Speriamo nei prossimi titoli della stagione.
Renato Coltorti
Povera Italia.
in Italia l’arte e’ alta…………..qui….meno…
Per fortuna da tempo mi risparmio le pagliacciate (con scenografie, peraltro, misere) dello Sferisterio.
Per quelle c’è sempre il circo.
Sa…anche al circo ci sono artisti che inventano numeri,provano x ore,sudano e dedicano la propria vita a questo tipo di arte e chi fa il pagliaccio li lo fa x lavoro a differenza di tanti fuori.
E se uno si risparmia di vedere,come fa a criticare ciò che non ha visto? Ah…x sentito dire.

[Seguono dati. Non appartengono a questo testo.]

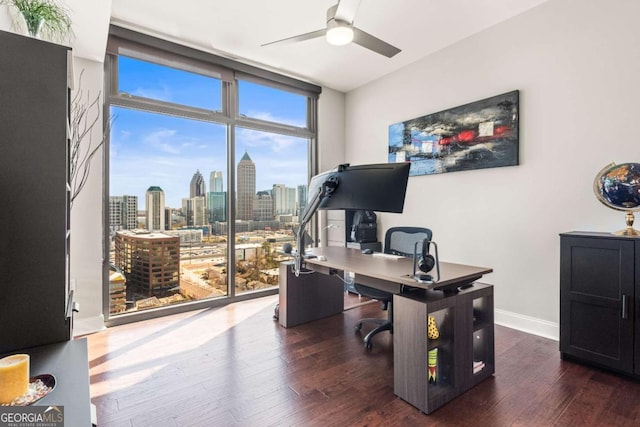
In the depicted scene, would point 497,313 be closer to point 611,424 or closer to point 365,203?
point 611,424

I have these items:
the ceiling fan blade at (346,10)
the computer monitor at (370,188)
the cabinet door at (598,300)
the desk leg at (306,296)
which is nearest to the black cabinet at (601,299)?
the cabinet door at (598,300)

Non capisco come fa “chi si risparmia le pagliacciate” a sapere che sono tali se non le vede…..forse solo per sentito dire? Le persone intelligenti guardano,leggono e sperimentano ogni forma d’arte e poi SOLO DOPO ESSERSI FATTA UN’OPINIONE PROPRIA..commentano ,in positivo o negativo.
E anche i pagliacci al circo sono artisti e almeno loro lo fanno per lavoro!!

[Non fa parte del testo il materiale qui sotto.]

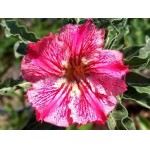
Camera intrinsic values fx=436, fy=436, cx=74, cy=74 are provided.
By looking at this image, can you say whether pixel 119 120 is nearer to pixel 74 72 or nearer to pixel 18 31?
pixel 74 72

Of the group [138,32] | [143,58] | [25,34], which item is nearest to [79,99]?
[143,58]

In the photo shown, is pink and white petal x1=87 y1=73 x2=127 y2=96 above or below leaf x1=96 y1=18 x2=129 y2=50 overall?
below

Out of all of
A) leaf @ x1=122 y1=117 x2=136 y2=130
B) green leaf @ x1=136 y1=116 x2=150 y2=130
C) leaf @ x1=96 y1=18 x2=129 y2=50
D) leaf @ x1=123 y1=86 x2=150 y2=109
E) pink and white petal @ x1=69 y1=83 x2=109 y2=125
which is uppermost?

Mi scusi Signor Valenti se mi intrometto in questo monologo da parte della commentatrice sottostante che ogni tanto ci ripensa e torna sull’argomento. Il suo primo intervento, dovrebbe essere seguente alla visione dello spettacolo che gli dà diritto di esprimersi sull’opera vista. Ma a me non interessa minimamente che cosa ne pensa. Quello che vorrei sottolineare è quel discorsetto sui clown che nel caso specifico sono i soliti cavoli a merenda. Giustamente lei Sig. Valenti, ha già visto rappresentazioni operistiche allo Sferisterio e dopo varie delusioni , infatti le chiama pagliacciate in senso dispregiativo come in genere si usa, non va più all’Arena per evitare ulteriori delusioni. Chi è più libero di lei di decidere questo. Quindi lei non dice che questo Flauto Magico sia una pagliacciata ma si sarà sicuramente informato e avrà preso la decisione per lei più giusta per evitarne una con tutti i crismi per esserlo . In genere quando si fa riferimento ad una pagliacciata non è per offendere i clown che comunque rappresentano spettacoli buffi, atti a far ridere, ma per definire una buffonata in riferimento a qualsiasi cosa che così la si vede. Nel dubbio il Sig. Valenti, grazie anche alle sue pregresse esperienze, bene ha fatto a non andarci e viste tutte le polemiche che ci sono state, credo che il Sig, Valenti non solo avrebbe trovato questa rappresentazione un’autentica buffonata del resto con molti pareri concordi, ma probabilmente se ne sarebbe andato via prima con il pensiero di essere stato preso nuovamente per i fondelli da quella che mi sembra leggendo negli anni la programmazione con i suoi spettacoli innovativi, che lo Sferisterio venga usato come un’officina. Bene, male e chi lo sa prima delle rappresentazioni. Però dopo lo si sa e su questo Flauto Magico che andrà a Valencia e sarà, penso, cantato in spagnolo con cantanti forse spagnoli ma con un po’ di allenamento vanno bene anche quelli di adesso che mi pare che siano stati tutti apprezzati. Anche il direttore e l’orchestra. L’unico ad aver turbato un po’ è stato Vick. Vedremo in futuro se come spesso è successo nella storia dell’opera sono le prime che di solito non vengono recepite in giusta maniera. Anche il Flauto di Mozart alla prima, forse a Praga, non venne bene accolto.
Tanto x chiarire non sono io che ogni tanto ci ripenso….ma i commenti scritti subito a caldo sono stati inseriti solo oggi dopo tanti giorni.
Comunque non pensavo che il sig.Valenti avesse bisogno dell’avvocato difensore.